I have no doubt some general representations were made at least in the early years regarding certain restrictions to the use of that stake. I also have no doubt that some community members may not have built value and/or invested but for those representation. I'd even go so far as to say there was at least some level of deliberate misleading conduct on the part of Ned, of whom I'm not a fan.
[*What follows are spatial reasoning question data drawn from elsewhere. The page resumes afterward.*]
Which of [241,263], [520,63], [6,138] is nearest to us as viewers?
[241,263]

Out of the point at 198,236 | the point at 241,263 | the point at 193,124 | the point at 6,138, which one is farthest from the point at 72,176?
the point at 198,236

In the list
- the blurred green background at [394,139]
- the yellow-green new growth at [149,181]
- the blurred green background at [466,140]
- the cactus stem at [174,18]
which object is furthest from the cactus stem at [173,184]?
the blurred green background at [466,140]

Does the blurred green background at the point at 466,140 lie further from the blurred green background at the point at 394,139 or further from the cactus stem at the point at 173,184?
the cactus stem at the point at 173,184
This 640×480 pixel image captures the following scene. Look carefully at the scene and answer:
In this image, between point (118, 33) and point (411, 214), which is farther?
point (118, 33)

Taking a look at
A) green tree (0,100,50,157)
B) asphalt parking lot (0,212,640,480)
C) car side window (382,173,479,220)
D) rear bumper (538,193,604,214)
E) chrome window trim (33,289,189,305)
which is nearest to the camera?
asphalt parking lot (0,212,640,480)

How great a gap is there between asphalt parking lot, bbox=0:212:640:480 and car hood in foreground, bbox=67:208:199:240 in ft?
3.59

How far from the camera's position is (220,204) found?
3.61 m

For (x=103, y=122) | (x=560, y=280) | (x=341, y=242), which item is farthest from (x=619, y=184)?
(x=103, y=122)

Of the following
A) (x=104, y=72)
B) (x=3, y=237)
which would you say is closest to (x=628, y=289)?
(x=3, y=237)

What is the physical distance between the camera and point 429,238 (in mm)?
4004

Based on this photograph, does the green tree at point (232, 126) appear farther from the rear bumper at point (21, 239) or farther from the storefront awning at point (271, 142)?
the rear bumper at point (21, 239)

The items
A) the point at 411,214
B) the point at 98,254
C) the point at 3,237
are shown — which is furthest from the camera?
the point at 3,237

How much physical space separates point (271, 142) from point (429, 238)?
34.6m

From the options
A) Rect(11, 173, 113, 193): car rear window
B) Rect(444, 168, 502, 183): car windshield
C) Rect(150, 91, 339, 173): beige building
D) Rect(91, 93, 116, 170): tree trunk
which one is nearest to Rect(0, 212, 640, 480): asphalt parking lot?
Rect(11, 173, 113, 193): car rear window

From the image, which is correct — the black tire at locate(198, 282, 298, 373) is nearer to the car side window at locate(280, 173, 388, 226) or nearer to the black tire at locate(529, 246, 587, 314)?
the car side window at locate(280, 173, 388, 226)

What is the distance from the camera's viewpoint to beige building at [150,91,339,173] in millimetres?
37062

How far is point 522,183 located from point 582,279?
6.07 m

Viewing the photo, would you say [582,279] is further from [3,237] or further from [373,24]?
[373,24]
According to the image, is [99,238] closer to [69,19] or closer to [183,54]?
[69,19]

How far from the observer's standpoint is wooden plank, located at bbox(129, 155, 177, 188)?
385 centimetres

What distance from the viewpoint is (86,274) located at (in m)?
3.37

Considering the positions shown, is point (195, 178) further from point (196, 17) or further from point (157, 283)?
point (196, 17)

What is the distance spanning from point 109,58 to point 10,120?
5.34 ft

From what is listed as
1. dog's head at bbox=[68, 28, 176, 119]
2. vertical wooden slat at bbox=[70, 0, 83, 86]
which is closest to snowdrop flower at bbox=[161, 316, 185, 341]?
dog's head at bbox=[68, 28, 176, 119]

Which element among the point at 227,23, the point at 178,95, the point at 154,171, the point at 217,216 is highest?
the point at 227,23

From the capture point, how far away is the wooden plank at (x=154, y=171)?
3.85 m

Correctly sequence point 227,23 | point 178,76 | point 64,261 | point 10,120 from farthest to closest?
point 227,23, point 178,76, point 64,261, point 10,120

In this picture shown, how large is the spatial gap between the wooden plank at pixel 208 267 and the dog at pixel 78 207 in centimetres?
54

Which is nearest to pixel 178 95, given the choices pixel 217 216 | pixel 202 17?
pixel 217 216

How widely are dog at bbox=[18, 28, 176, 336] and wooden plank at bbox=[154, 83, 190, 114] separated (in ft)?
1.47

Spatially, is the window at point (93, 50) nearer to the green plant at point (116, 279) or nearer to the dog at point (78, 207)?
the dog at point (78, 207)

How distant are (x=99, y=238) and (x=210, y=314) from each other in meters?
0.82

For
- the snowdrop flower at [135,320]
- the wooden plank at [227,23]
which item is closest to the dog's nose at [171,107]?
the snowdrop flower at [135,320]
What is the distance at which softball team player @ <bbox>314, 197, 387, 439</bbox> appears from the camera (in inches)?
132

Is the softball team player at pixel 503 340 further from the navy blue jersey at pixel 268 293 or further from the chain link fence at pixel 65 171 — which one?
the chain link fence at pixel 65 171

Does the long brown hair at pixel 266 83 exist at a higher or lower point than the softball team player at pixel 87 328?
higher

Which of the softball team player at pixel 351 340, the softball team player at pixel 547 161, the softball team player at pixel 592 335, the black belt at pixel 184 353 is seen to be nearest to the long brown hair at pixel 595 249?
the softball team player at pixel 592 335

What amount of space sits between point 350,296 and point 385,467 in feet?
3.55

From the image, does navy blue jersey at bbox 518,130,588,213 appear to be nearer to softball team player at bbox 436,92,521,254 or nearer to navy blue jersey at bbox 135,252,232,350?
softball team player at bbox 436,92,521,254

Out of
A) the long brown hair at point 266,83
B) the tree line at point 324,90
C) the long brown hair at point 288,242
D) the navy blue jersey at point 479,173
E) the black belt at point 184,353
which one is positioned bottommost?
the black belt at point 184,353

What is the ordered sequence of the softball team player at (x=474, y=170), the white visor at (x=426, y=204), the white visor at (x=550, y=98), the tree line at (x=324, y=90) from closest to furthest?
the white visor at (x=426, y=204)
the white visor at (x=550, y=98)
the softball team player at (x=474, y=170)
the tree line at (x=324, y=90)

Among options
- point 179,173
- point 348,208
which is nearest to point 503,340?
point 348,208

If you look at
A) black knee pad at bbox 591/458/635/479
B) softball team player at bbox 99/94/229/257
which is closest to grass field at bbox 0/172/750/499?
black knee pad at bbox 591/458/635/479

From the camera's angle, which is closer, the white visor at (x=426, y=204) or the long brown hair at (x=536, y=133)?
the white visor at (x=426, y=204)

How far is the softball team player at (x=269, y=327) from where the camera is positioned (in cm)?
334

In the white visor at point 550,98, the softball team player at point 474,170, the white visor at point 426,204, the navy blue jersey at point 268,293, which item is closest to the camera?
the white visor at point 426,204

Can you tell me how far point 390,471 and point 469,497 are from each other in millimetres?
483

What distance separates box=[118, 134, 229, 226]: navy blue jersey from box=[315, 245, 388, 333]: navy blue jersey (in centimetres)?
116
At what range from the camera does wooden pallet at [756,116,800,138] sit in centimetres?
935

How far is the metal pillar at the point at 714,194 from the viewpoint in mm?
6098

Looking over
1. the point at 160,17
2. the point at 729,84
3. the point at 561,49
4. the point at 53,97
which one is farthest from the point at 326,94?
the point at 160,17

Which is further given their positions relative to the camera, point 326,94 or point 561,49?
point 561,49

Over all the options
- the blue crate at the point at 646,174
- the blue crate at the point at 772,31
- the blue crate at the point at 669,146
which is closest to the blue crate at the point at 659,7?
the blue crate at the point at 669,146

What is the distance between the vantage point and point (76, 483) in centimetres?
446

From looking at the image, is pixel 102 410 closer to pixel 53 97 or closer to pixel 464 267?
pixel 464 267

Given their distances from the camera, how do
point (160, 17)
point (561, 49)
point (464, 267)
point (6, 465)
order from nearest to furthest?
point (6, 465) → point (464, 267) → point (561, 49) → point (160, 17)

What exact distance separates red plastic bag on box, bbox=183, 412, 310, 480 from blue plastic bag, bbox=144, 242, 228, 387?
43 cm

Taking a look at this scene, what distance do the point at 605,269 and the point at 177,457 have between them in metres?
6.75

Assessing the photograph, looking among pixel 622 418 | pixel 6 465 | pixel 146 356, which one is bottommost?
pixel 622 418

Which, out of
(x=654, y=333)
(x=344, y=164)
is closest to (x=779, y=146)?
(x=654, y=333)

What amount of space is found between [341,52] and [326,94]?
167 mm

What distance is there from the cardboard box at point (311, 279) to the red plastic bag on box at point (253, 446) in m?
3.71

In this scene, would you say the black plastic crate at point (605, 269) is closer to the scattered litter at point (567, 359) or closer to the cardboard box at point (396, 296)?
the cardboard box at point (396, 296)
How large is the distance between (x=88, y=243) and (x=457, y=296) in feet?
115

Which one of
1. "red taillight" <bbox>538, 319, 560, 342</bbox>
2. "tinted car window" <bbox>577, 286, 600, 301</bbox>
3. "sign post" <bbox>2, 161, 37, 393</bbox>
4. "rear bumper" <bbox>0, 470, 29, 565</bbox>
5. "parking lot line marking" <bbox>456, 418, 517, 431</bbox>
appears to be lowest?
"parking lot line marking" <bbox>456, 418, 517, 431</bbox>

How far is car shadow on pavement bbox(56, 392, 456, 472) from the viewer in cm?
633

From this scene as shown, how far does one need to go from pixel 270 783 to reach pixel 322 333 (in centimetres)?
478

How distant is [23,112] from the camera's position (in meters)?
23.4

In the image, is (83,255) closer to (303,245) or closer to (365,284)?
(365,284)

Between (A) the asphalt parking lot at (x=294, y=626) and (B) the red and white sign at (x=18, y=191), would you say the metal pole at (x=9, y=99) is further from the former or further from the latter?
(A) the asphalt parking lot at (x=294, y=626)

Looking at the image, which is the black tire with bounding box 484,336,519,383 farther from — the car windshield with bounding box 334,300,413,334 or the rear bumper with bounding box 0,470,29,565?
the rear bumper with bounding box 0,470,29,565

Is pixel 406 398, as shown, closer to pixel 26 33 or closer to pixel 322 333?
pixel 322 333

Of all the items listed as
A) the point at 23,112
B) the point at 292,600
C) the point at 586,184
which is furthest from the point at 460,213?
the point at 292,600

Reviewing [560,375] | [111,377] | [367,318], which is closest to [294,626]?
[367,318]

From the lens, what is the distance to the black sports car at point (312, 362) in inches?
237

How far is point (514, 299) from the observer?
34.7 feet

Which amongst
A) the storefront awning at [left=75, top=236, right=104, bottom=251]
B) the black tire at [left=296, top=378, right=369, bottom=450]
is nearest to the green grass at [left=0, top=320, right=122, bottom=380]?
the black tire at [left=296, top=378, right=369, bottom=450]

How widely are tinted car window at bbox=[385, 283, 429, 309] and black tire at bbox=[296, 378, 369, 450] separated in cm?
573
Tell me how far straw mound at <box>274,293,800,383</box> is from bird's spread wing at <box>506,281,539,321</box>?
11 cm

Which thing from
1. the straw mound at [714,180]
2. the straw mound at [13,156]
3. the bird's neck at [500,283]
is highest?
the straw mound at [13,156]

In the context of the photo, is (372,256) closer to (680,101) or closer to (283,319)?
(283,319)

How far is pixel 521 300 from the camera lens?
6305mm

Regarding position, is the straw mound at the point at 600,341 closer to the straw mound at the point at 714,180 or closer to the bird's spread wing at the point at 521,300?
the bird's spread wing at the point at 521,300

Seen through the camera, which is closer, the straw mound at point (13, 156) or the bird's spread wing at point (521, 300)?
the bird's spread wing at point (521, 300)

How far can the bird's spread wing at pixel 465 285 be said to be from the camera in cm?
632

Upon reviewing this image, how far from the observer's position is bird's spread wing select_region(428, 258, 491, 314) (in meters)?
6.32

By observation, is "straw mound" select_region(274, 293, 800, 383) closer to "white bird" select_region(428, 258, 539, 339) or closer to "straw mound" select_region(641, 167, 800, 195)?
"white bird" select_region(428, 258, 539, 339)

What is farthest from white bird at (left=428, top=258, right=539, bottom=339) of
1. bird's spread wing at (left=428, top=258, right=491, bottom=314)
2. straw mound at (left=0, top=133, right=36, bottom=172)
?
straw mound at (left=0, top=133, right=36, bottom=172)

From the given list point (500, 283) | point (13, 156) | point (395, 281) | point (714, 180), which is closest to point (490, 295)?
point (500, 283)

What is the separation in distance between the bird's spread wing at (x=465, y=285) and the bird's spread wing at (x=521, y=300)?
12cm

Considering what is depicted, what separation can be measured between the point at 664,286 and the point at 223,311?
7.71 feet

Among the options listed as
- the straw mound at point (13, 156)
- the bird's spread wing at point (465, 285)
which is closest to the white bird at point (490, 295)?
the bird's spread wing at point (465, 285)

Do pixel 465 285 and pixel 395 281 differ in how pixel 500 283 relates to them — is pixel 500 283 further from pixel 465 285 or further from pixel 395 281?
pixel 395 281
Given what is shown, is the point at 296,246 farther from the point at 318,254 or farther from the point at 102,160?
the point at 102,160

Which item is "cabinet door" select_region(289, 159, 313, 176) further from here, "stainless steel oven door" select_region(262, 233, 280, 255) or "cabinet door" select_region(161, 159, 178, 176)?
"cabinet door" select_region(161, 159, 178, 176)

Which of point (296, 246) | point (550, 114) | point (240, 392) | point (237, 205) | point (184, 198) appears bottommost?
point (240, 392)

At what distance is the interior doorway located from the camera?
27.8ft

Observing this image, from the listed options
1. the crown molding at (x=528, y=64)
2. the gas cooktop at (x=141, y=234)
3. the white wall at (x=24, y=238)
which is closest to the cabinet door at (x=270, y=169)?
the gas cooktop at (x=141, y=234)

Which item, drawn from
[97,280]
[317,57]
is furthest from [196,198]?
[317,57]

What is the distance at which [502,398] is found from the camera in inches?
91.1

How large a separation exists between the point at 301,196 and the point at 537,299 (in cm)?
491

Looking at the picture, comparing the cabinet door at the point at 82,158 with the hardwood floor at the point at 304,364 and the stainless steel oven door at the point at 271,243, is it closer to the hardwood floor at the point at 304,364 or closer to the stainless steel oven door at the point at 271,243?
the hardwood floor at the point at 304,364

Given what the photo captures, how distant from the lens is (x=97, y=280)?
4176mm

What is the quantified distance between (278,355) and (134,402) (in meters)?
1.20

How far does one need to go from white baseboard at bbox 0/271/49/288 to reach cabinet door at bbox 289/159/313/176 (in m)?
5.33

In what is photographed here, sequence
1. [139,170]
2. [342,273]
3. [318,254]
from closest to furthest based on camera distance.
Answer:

However, overall I feel those representations were too vague, inconsistent and dynamic to form a binding agreement over obligations of such magnitude. I also don't believe the reliances made on them were sufficient, and there exists a strong argument that the community members and ex Inc employees acquiesced when Inc's attitude shifted to clearly state they were the sole proprietors of that stake. Either way, this case is far too murky for me to feel comfortable enough to support witnesses undermining DPOS consensus rules and directly intervening to freeze that stake. In crypto, general consensus rules (those that don't require manual intervention) are almost sacrosanct and operations should not be suspended for contentious cases.
Put another way: In terms of property rights, do I feel on the weight of the evidence there is such an overwhelming case for anyone else having a clear and direct superior claim over the actual private key owner of the stake that I'm willing to suspend the operation of ordinary DPOS consensus rules to directly have witnesses freeze/seize those assets without the private key owner's knowledge and/or consent? The answer here for me is a clear no, and my witness votes will reflect that. I'm specifically talking about this particular case, rather than a general rule.
Do I believe there's at least a weak but realistic case? Yes. But not one that's anywhere near worth directly intervening and undermining ordinary DPOS operations. I'm not a 'code is law' maximalist. But In a trustless system, you need to trust the system more. The witnesses flinched way too early on this one.
It may feel satisfying or even cathartic in certain ways and I can understand that sentiment, but this was not the right move and I fear it has done our chain considerable damage in reputation loss.
Your point of view is interesting, and you make some very valid points. Although, I'm still going to stick with my views.